In Hobbs’ speculative novel, a group of teens build a mysterious project, and a gunfighter protects a scientist and her children from danger.
In 1986 Maine, 16-year-old Andy Banks changes after a seizure. Despite never being a “sports guy,” he suddenly wants to join the Hammond High Cougars football team and finds that he has unexpected boxing prowess. Andy then tells his older sister, Susan, and his new friend, Cougars quarterback Phil Burger, that he somehow has new memories, which someone else sent him. Fellow football players help Andy assemble an enigmatic device using items he purchases at an electronics store. Meanwhile, in a parallel narrative in an Old West-type setting, a wounded man, Henry Rawlings, gets welcome aid from Dr. Karen Wilson and her children.
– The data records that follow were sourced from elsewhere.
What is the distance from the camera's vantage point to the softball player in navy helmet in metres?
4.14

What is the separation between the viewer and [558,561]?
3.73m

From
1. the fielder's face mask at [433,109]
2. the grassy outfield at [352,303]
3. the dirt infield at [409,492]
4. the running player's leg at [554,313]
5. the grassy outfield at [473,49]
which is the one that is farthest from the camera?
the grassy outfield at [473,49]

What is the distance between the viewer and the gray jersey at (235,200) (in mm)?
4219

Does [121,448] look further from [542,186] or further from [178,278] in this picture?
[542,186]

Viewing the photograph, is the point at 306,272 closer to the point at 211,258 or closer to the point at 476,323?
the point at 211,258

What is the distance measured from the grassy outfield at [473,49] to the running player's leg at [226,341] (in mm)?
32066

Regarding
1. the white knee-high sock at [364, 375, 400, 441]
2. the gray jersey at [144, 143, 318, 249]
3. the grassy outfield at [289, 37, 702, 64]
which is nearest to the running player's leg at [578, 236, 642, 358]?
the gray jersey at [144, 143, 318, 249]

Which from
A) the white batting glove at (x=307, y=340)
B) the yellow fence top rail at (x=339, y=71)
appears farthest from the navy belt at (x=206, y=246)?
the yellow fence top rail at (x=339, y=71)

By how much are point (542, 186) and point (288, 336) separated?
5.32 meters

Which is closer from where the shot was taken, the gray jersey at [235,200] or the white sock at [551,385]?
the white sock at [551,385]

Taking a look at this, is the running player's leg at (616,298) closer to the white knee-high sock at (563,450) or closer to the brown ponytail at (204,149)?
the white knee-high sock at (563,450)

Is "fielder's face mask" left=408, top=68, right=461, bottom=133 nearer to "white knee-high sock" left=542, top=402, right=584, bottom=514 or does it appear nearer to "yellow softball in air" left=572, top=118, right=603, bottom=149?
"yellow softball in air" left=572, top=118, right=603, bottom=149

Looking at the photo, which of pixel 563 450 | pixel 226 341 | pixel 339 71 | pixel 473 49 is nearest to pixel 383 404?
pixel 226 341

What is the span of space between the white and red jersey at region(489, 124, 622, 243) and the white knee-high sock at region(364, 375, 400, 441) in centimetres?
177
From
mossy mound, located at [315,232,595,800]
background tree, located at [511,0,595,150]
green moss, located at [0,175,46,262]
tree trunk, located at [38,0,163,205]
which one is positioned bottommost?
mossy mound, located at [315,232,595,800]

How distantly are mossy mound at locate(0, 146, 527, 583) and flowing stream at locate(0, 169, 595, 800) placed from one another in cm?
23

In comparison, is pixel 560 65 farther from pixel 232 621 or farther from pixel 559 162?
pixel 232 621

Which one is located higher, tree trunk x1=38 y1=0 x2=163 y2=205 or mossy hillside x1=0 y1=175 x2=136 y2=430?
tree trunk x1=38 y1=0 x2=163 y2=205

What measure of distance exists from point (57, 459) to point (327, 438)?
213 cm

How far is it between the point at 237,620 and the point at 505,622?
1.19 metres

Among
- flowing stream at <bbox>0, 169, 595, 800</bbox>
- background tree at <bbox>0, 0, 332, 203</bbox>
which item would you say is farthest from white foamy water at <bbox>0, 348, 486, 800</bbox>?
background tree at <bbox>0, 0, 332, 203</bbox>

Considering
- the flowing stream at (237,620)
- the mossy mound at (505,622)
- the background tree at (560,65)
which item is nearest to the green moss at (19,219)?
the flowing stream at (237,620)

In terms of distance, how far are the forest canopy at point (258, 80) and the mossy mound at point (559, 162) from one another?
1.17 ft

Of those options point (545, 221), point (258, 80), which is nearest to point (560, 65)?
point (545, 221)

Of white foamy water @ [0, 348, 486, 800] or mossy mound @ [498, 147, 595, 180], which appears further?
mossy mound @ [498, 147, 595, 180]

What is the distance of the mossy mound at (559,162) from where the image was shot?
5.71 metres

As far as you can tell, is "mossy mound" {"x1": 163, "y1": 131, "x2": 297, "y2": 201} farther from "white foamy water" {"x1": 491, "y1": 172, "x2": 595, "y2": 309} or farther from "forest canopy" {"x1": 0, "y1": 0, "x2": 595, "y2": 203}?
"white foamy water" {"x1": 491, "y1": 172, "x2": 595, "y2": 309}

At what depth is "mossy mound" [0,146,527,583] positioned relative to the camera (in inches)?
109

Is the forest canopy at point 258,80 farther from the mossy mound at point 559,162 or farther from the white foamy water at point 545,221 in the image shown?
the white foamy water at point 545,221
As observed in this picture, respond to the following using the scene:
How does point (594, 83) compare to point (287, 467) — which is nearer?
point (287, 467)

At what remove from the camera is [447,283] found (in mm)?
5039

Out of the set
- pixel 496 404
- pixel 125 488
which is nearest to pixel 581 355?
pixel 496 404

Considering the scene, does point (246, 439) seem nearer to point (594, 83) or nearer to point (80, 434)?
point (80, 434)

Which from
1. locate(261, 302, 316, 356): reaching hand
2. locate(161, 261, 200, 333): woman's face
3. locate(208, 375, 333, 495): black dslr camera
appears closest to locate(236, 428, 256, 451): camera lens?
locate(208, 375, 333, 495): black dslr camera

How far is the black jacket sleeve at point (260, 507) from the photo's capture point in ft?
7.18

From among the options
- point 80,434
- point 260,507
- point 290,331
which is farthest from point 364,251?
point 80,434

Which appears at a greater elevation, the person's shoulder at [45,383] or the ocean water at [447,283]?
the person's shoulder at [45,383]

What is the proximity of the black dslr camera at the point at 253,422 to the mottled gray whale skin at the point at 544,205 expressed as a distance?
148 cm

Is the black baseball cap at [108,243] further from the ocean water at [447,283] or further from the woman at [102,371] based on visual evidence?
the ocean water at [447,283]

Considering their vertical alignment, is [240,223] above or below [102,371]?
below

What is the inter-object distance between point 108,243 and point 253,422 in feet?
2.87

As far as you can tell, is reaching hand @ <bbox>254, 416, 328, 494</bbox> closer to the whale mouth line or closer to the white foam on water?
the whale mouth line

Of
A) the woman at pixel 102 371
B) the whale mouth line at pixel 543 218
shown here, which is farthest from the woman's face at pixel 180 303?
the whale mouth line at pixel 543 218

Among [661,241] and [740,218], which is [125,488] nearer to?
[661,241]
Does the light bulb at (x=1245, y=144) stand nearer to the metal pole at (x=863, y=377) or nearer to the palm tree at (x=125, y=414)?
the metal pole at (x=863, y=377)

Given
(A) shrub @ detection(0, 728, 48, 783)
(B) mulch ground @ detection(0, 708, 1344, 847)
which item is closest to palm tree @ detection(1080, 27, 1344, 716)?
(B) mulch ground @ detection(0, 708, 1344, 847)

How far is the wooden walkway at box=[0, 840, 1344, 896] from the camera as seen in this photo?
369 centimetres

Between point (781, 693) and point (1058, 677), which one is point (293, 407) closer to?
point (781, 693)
As he acclimates to the doctor’s “impossible machinery,” Henry, a skilled gunfighter, decides to repay the Wilsons’ kindness when intimidating men come around. The link between these dual plotlines eventually becomes clear, but not before Andy and Phil find themselves in as much peril as Henry and the Wilsons do. Hobbs’ novel, as is apparent early on, features SF elements, but it’s the human stories that steer the narrative: Karen worries that Henry is just as dangerous as the men targeting her family; Susan and Andy’s dad, Leo, still mourns the loss of the kids’ mother; and there’s even a potential love triangle. The villains stand out, as well; Henry turns out to be all too familiar with the bad guys he faces, and he helps the Wilsons prepare for their inevitable assault, while Andy and Phil face an unknown threat involving questionable, near-fatal accidents. Concise third-person narration, oscillating perspectives, and brief chapters energize the storytelling, and the SF elements are refreshingly straightforward, allowing this standalone novel to reach a satisfying resolution.
A dynamic cast headlines a taut SF thriller.